Sgt. "Shrimp" Rosetti, who grew up in gangland Chicago but is good-hearted despite his lack of schooling and initial mistrust of women, falls like a ton of bricks for Sarina. She thinks he's cute, and learns that he is brave, so she gets a happy ending too. It is entertaining to imagine her back in Chicago after the war, correcting Rosetti's English (she was well taught by Catholic missionaries) and terrorizing his neighborhood.

So there you have it. By the 1940s, Edgar Rice Burroughs' books are still full of racism, but he admits through character backstories that colonialism may contain elements of systemic oppression, and he allows women to be out-and-out killers without suffering social consequences. Instead of letting only virginal white women prosper, he writes a murderous, mixed-race, middle-aged Bad Girl who is Winning at Life.

I'm not at all saying that it is necessary for a modern SFF reader to read ERB. There are numerous very objectionable elements in his books, and there are many entertaining modern writers whose works are not full of cringeworthy moments. However, for someone who is digging into the history of the genre, Edgar Rice Burroughs offers many points of interest, including several surprisingly strong female characters.

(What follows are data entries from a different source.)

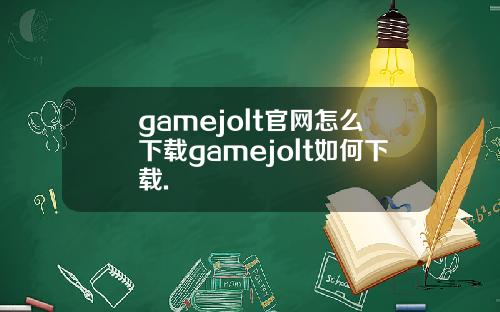 gamejolt官网怎么下载gamejolt如何下载.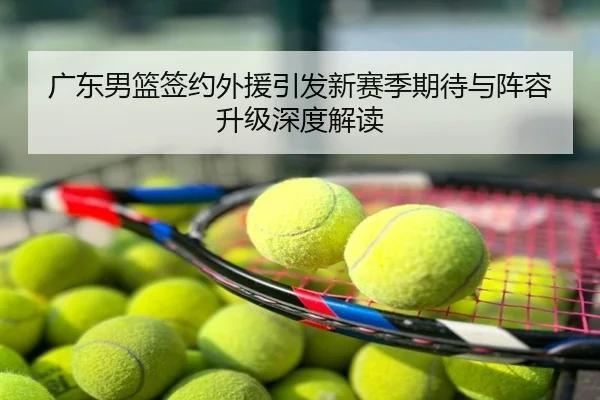 广东男篮签约外援引发新赛季期待与阵容升级深度解读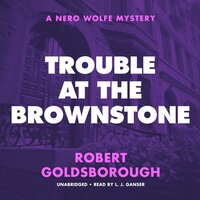 Trouble at the Brownstone: A Nero Wolfe Mystery - Robert Goldsborough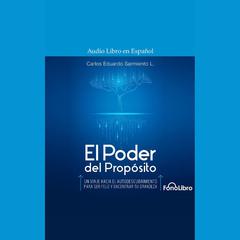 El Poder del Propósito by Carlos Eduardo Sarmiento audiobook
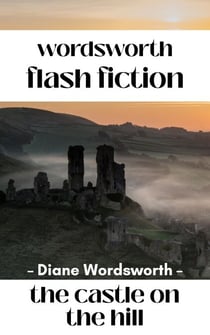 The Castle on the HIll - Flash Fiction, #6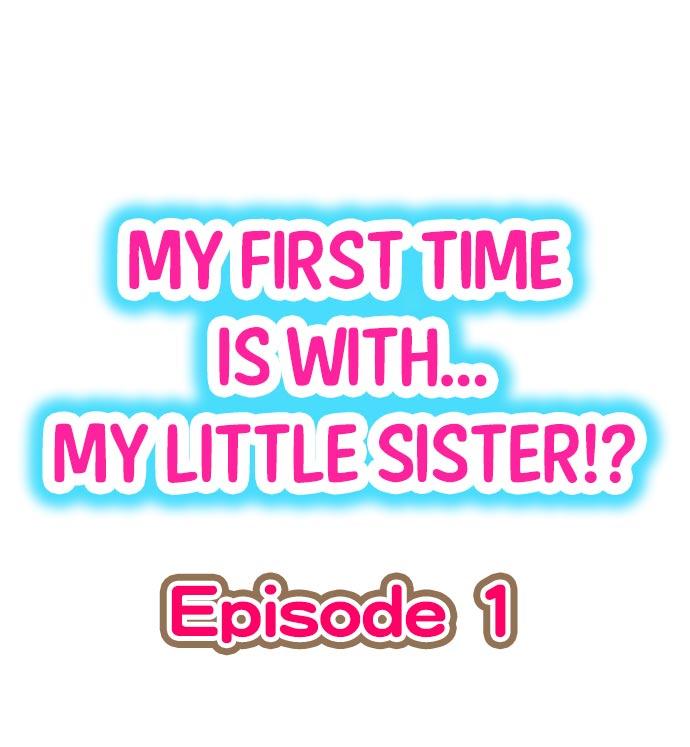 My First Time is with.... My Little Sister?! 0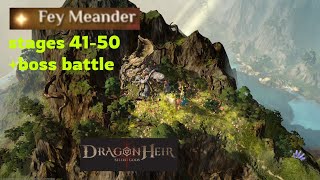 Dragonheir: Silent Gods- Fey Meander stages 41-50 + boss battle(season 1)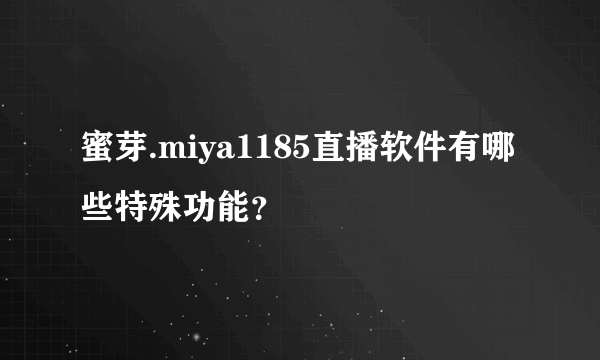 蜜芽.miya1185直播软件有哪些特殊功能？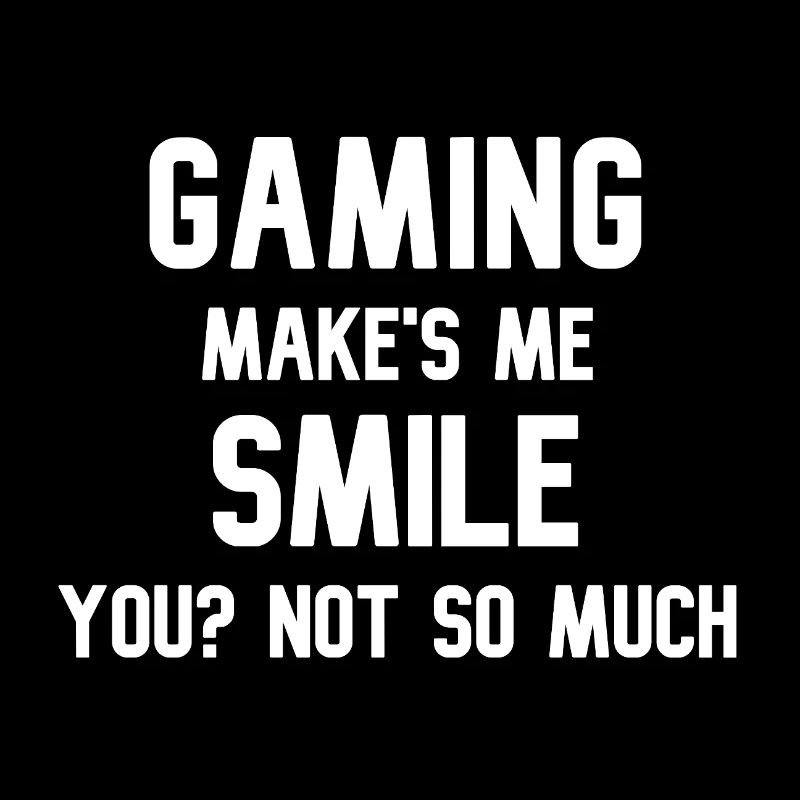 GamingmakesmeSmile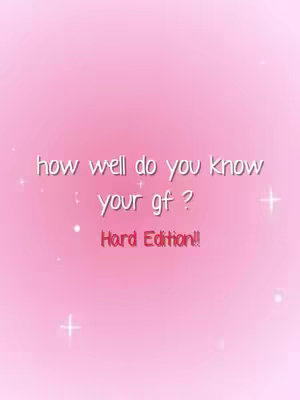 The image has a pink background with lighter pink gradients. There are white sparkles all over. The text 'how well do you know your gf' is in a white, sans-serif font at the top, followed by 'Hard Edition!!' in a darker pink, also sans-serif font.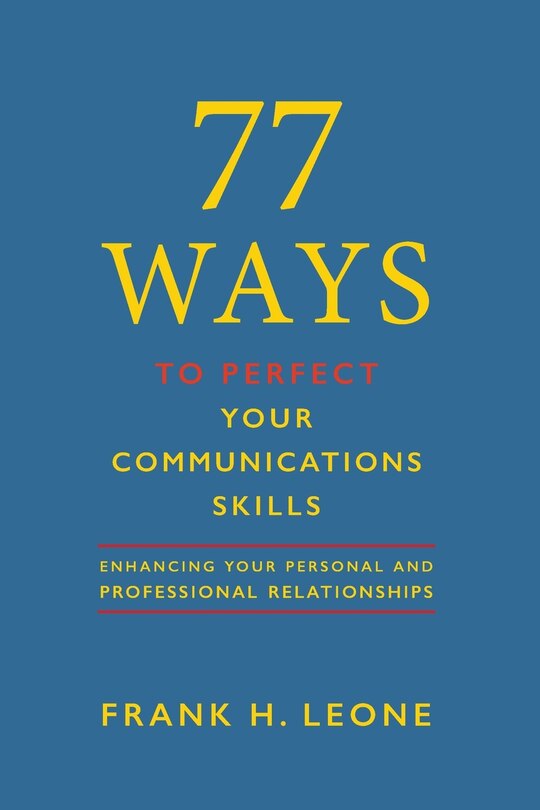 Front cover_77 Ways to Perfect Your Communications Skills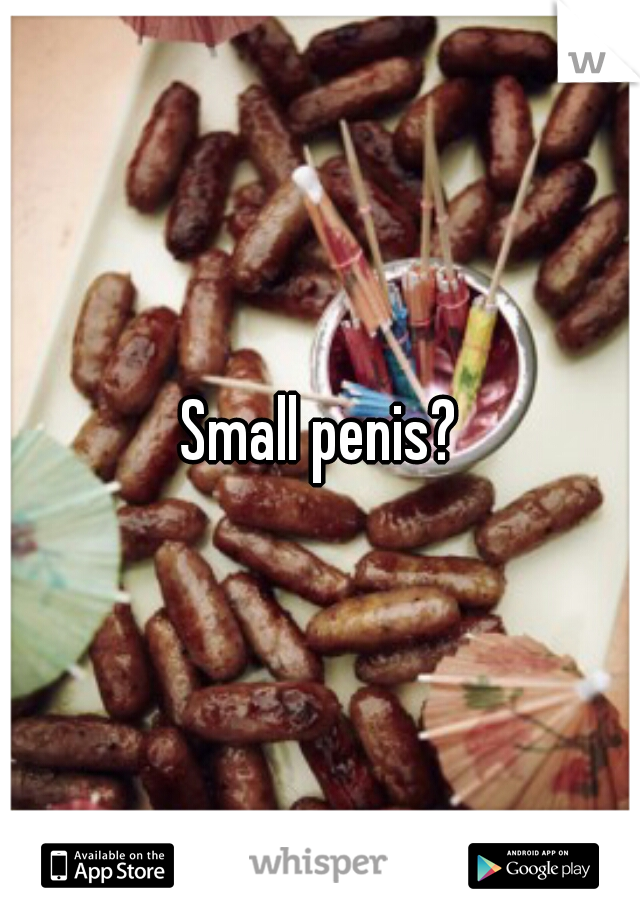 Small penis?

*Objectionable elements in The Efficiency Expert
1. The Lizard refers to Jimmy as "a white guy" as a compliment, meaning he's a good guy. Google says "white" originally meant radiant or clear, but by the 1870s it was used as slang for fair and honorable. I doubt Burroughs meant to use this word in a racial way here, but a modern reader may find it jarring. Growing up in the South, I only ever heard that expression used sarcastically, e.g. "That's mighty white of you." YMMV.
2. Burroughs describes the inferior boxer Young Brophy as "a pu*** fighter" -- and doesn't use asterisks. The Language Log blog says the word originally meant sweet and amiable, but applied to men came to stand for weak and effeminate. Language Log says this is parallel evolution for the slang for female private parts, but definitely then and now is a pejorative applied to men. I doubt ERB meant Jimmy thought of Brophy as homosexual, just kind of feeble or cowardly, but it's an ugly term.
3. Perhaps more objectionable than those words is the fact that apparently in ERB's version of 1919 Chicago, no people of color live there, or move in any circles that the protagonist encounters, despite his activities throughout various levels of society. One might suppose that POC live in ERB's Chicago but he simply doesn't mention them, except that he does state (neutrally) that a married pair of landlords are Jews.
4. Not really objectionable, but it's definitely weird that the book, published in 1919, does not mention The Great War or its veterans AT ALL, although it does mention the 1918-19 influenza pandemic. I guess Jimmy missed the war by staying in college.